Il a également donné son avis sur l’absence des femmes dans le domaine scientifique. « Les scientifiques sont principalement des hommes, car, chez les femmes, il y a toujours leurs émotions qui interviennent ». « On leur a donné des machines à laver, des lave-vaisselles, des femmes de ménage… tout. Jusqu’à ce qu’elles soient devenues inutiles ». Ensuite, Jeff Hoeyberghs a repris des propos tenus par Boris Johnson en 1995 qui disait que les enfants des mères célibataires étaient mal élevés, ignorants, agressifs et illégitimes. Ce n’est toujours pas fini: il a aussi déclaré que les hommes qui cherchaient de l’aide auprès des femmes étaient des « jeanettes » autrement dit des tapettes. L’Université de Gand, où la conférence a donc eu lieu, a déclaré se dissocier de ces déclarations sexistes. « Ce qui est monté dans la vidéo est carrément humiliant et va complètement à l’encontre de tout ce que notre université défend » a déclaré le recteur Rik Van de Walle au journal Het Laaste Nieuws. L’homme a en fait été invité par la HVHV, l’association étudiante conservatrice et nationaliste, ce qu’avaient déjà contesté de nombreux étudiants en se rassemblant en guide de protestation. Ils se regrouperont à nouveau ce vendredi à 8h à l’Université de Gand.

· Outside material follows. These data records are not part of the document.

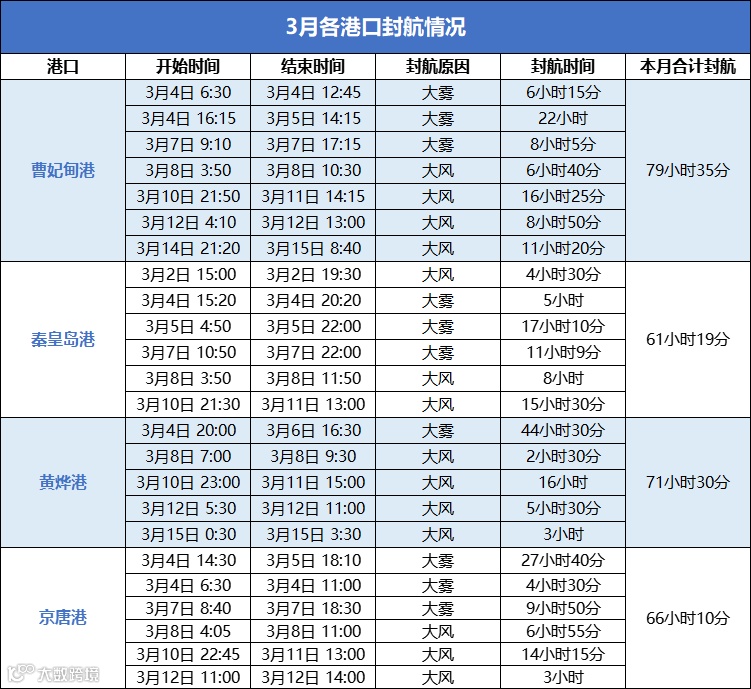 3月各港口封航情况

| 港口 | 开始时间 | 结束时间 | 封航原因 | 封航时间 | 本月合计封航 |
|---|---|---|---|---|---|
| 曹妃甸港 | 3月4日 6:30 | 3月4日 12:45 | 大雾 | 6小时15分 | 79小时35分 |
| | 3月4日 16:15 | 3月5日 14:15 | 大雾 | 22小时 | |
| | 3月7日 9:10 | 3月7日 17:15 | 大雾 | 8小时5分 | |
| | 3月8日 3:50 | 3月8日 10:30 | 大风 | 6小时40分 | |
| | 3月10日 21:50 | 3月11日 14:15 | 大风 | 16小时25分 | |
| | 3月12日 4:10 | 3月12日 13:00 | 大风 | 8小时50分 | |
| | 3月14日 21:20 | 3月15日 8:40 | 大风 | 11小时20分 | |
| 秦皇岛港 | 3月2日 15:00 | 3月2日 19:30 | 大风 | 4小时30分 | 61小时19分 |
| | 3月4日 15:20 | 3月4日 20:20 | 大雾 | 5小时 | |
| | 3月5日 4:50 | 3月5日 22:00 | 大雾 | 17小时10分 | |
| | 3月7日 10:50 | 3月7日 22:00 | 大雾 | 11小时9分 | |
| | 3月8日 3:50 | 3月8日 11:50 | 大风 | 8小时 | |
| | 3月10日 21:30 | 3月11日 13:00 | 大风 | 15小时30分 | |
| 黄烨港 | 3月4日 20:00 | 3月6日 16:30 | 大雾 | 44小时30分 | 71小时30分 |
| | 3月8日 7:00 | 3月8日 9:30 | 大风 | 2小时30分 | |
| | 3月10日 23:00 | 3月11日 15:00 | 大风 | 16小时 | |
| | 3月12日 5:30 | 3月12日 11:00 | 大风 | 5小时30分 | |
| | 3月15日 0:30 | 3月15日 3:30 | 大风 | 3小时 | |
| 京唐港 | 3月4日 14:30 | 3月5日 18:10 | 大雾 | 27小时40分 | 66小时10分 |
| | 3月4日 6:30 | 3月4日 11:00 | 大雾 | 4小时30分 | |
| | 3月7日 8:40 | 3月7日 18:30 | 大雾 | 9小时50分 | |
| | 3月8日 4:05 | 3月8日 11:00 | 大风 | 6小时55分 | |
| | 3月10日 22:45 | 3月11日 13:00 | 大风 | 14小时15分 | |
| | 3月12日 11:00 | 3月12日 14:00 | 大风 | 3小时 | |

大数跨境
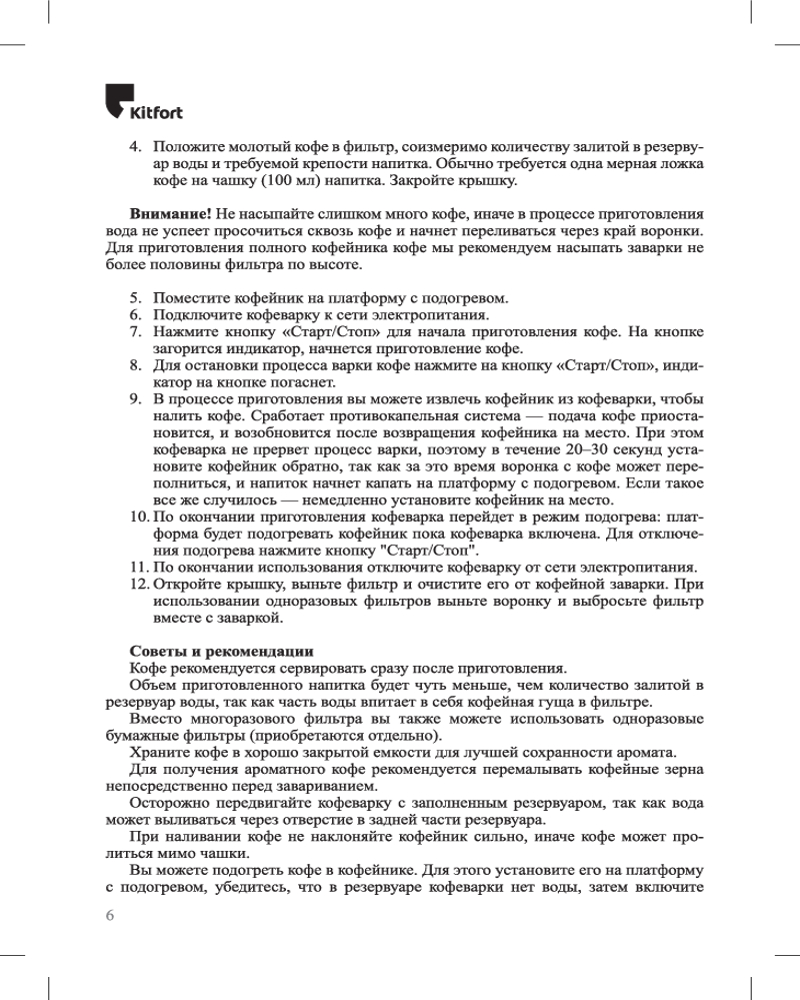 Kitfort

4. Положите молотый кофе в фильтр, соизмеримо количеству залитой в резервуар воды и требуемой крепости напитка. Обычно требуется одна мерная ложка кофе на чашку (100 мл) напитка. Закройте крышку.

**Внимание!** Не насыпайте слишком много кофе, иначе в процессе приготовления вода не успеет просочиться сквозь кофе и начнет переливаться через край воронки. Для приготовления полного кофейника кофе мы рекомендуем насыпать заварки не более половины фильтра по высоте.

5. Поместите кофейник на платформу с подогревом.
6. Подключите кофеварку к сети электропитания.
7. Нажмите кнопку «Старт/Стоп» для начала приготовления кофе. На кнопке загорится индикатор, начнется приготовление кофе.
8. Для остановки процесса варки кофе нажмите на кнопку «Старт/Стоп», индикатор на кнопке погаснет.
9. В процессе приготовления вы можете извлечь кофейник из кофеварки, чтобы налить кофе. Сработает противокапельная система — подача кофе приостановится, и возобновится после возвращения кофейника на место. При этом кофеварка не прервет процесс варки, поэтому в течение 20–30 секунд установите кофейник обратно, так как за это время воронка с кофе может переполниться, и напиток начнет капать на платформу с подогревом. Если такое все же случилось — немедленно установите кофейник на место.
10. По окончании приготовления кофеварка перейдет в режим подогрева: платформа будет подогревать кофейник пока кофеварка включена. Для отключения подогрева нажмите кнопку "Старт/Стоп".
11. По окончании использования отключите кофеварку от сети электропитания.
12. Откройте крышку, выньте фильтр и очистите его от кофейной заварки. При использовании одноразовых фильтров выньте воронку и выбросьте фильтр вместе с заваркой.

**Советы и рекомендации**
Кофе рекомендуется сервировать сразу после приготовления.
Объем приготовленного напитка будет чуть меньше, чем количество залитой в резервуар воды, так как часть воды впитает в себя кофейная гуща в фильтре.
Вместо многоразового фильтра вы также можете использовать одноразовые бумажные фильтры (приобретаются отдельно).
Храните кофе в хорошо закрытой емкости для лучшей сохранности аромата.
Для получения ароматного кофе рекомендуется перемалывать кофейные зерна непосредственно перед завариванием.
Осторожно передвигайте кофеварку с заполненным резервуаром, так как вода может выливаться через отверстие в задней части резервуара.
При наливании кофе не наклоняйте кофейник сильно, иначе кофе может пролиться мимо чашки.
Вы можете подогреть кофе в кофейнике. Для этого установите его на платформу с подогревом, убедитесь, что в резервуаре кофеварки нет воды, затем включите

6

Geen seksisme aan de UGent!

De rechts conservatieve studentenvereniging KVHV nodigde woensdag 4 december vrouwenhater Jeff Hoeyberghs uit om te komen spreken aan de UGent. En Jeff deed waarvoor hij was uitgenodigd: de meest verwerpelijke seksistische praat verkondigen … Jeff vertolkte een extreme variant van het seksisme dat vandaag nog altijd structureel aanwezig is in de samenleving! Campagne ROSA en de Actief Linkse Studenten tolereren niet dat dit gortig seksisme platform krijgt aan de UGent!Kom daarom mee met Campagne ROSA Gent en de Actief Linkse Studenten & Scholieren Gent in actie!Van #MeToo naar #WeFightBack

Posted by Campagne ROSA on Monday, December 9, 2019

Vous avez peur de quoi?

Mais pour en revenir à notre mouton noir, avouez qu’il y a une question que l’on se pose d’office en le voyant vociférer tant d’absurdités sur les femmes : que s’est-il passé pour qu’il éprouve tant d’hostilité et de dédain à notre égard? On lui fait si peur, franchement? Parce que seule la peur — et la bêtise, allez — peuvent expliquer de tels propos haineux. Sauf que là, c’est plutôt lui qui nous fait peur, ou plutôt son sexisme carrément décomplexé, tenu dans une Université, plutôt qu’au bistrot du coin. Doit-on encore rappeler les chiffres alarmants des féminicides, ces meurtres animés par la haine des femmes? Les voilà: depuis début 2017, on compte en Belgique plus de 96 féminicides, dont au moins 18 depuis début 2019. 98 % rencontrent des agressions dans l’espace public. Il faudrait alors se raisonner Mr. Hoeyberghs (et tous les hommes du genre) : votre crainte des femmes, elle n’est pas très légitime, si on la compare à la terreur que connaissent chaque jour les victimes d’hommes misogynes avant de se prendre une nouvelle balafre. Alors on ouvrira nos jambes quand bon nous chante et surtout pas tant que vous ne l’aurez pas fermée, mais on ouvrira nos bras à toutes les « jeanettes » qui nous demanderont de l’aide. On enclenchera le lave-vaisselle et la machine à laver, pendant que les enfants se nourriront tout seuls et que la moitié de la planète sera au chômage technique, histoire d’être parfaitement inutiles. Si on est sympa, on vous filera peut-être même quelques-une de nos émotions. Pas la colère, vous en avez assez. La chasse aux sorcières a assez duré. Celle des ogres dans votre genre ne fait que commencer.